LOISE NJERI NDUTA ……...…….………1ST RESPONDENT

PATRICK KAMAU WAITHAK……………2ND RESPONDENT

R U L I N G

1. This is an application dated 16th March, 2016 seeking that the court do set aside or vacate the orders given by the court on 27th July, 2015 in their entirety.  In the alternative, the orders be reviewed and the summons dated 28th August 2014 be heard on merit inter-partes.   It is brought under Section 47of the Law of Succession Act as read together with rules 44and73of the ProbateandAdministration Rules.
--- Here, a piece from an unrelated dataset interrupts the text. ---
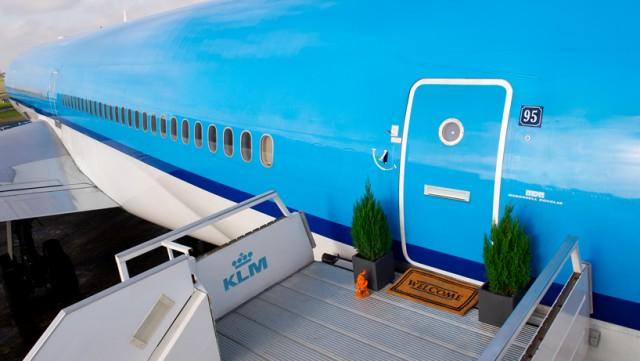 airbnb-KLM-plane-apartment-designboom-01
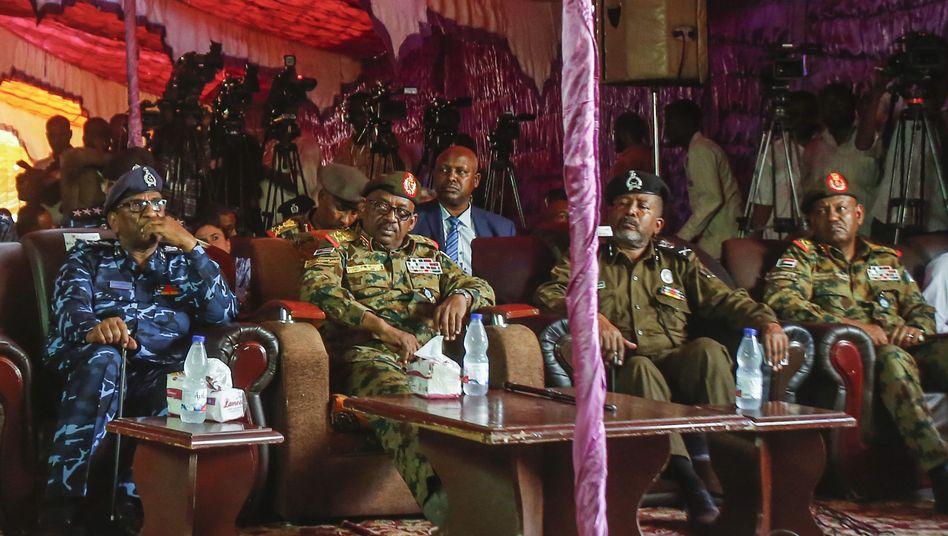 Zeremonie in Omdurman: Nach Forderung der Opposition entlässt das Militär 235 Gefangene aus dem Gefängnis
2. The application is premised on the grounds that the Applicant/1st Respondent has never been served with the summons dated 28th August 2014 or any notices to attend the hearing of this case.  That the person named as the 2nd Respondent Daniel Kamau Waithaka died in 2003 and this was not disclosed to the court.  That the deceased respondent could not have been served with any notices or the summons and yet the process server purports to have served him in the year 2015. That the orders of 27th July 2015 were granted without compliance by the Applicant with the directions given by the court on 19th February 2015.
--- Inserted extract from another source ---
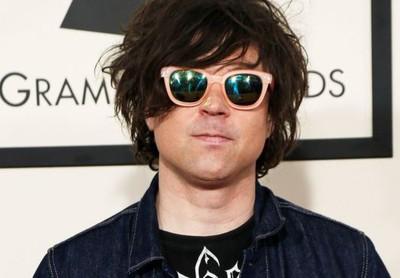 Ngôi sao nhạc rock Ryan Adams bị nhiều phụ nữ tố quấy rối tình dục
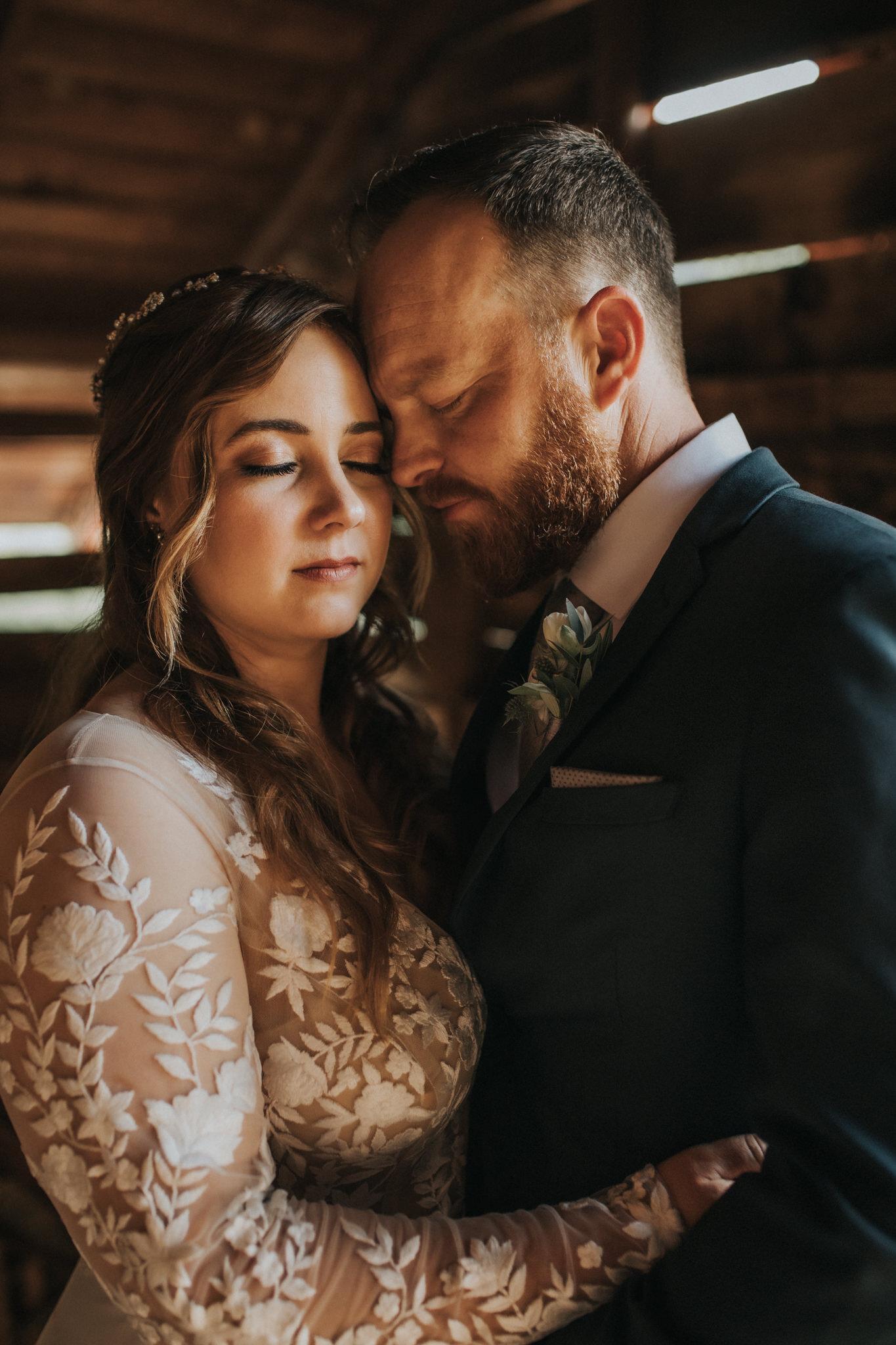 KateMatt-North-Georgia-Wedding-Photographer-Mountain-Laurel-Farm-120.jpg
3. This application is supported by the affidavit sworn by the Applicant on 16th March, 2016 in which she deposes that she is the widow of the deceased. That upon the demise of her husband she petitioned Kiambu Chief Magistrate’s court in succession cause No. 250 of 1989 and Letters of Administration were issued on 15th May, 1990 and the grant was confirmed on 21st July 1992.  The Applicant and her son Daniel Kamau Waithaka were named as the Administrators of the estate.

4. The Applicant also avers that upon confirmation of the grant, the beneficiaries were given their titles from land parcel No. Kiambaa/Thimbigua/1810 among them being Kiambaa/Thimbigua/1810, 1811 and 1812.
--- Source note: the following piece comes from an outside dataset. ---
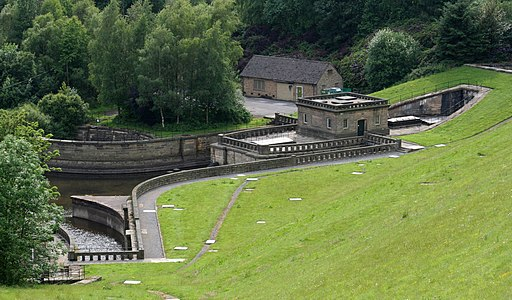 Ladybower Dam, lower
5. That the Applicant also avers that she only learnt of this matter when she was served with a letter from the Deputy County Commissioner indicating that the titles to the parcels of land known as Kiambaa/Thimbigua/1810, 1811 and 1812 had been cancelled by a court order on 27th July 2015.

6. The Applicant further avers that she was not aware that there was a matter pending in court, since she has never been served with any court process.  That at the time of the alleged service, the Applicant was undergoing treatment at P.C.E.A Kikuyu Hospital and there are no records in the file to show that she was ever served with the summons.  That the person purported to have been served as her co-administrator, one Daniel Kamau Waithaka died in the year 2003.

7. The Applicant averred that upon perusal of court record, it was found that on 9th February, 2015, the court gave directions sought by the applicant for the hearing of the Summons by viva voce evidence and on the basis of written statement.  That when the matter came for hearing on 27th July 2015 the directions were not complied with, which is an error on the face of the record.

8. The Applicant therefore prayed that the court gives her an opportunity to be heard as it has been denied by the absence of service of the summons and the notices.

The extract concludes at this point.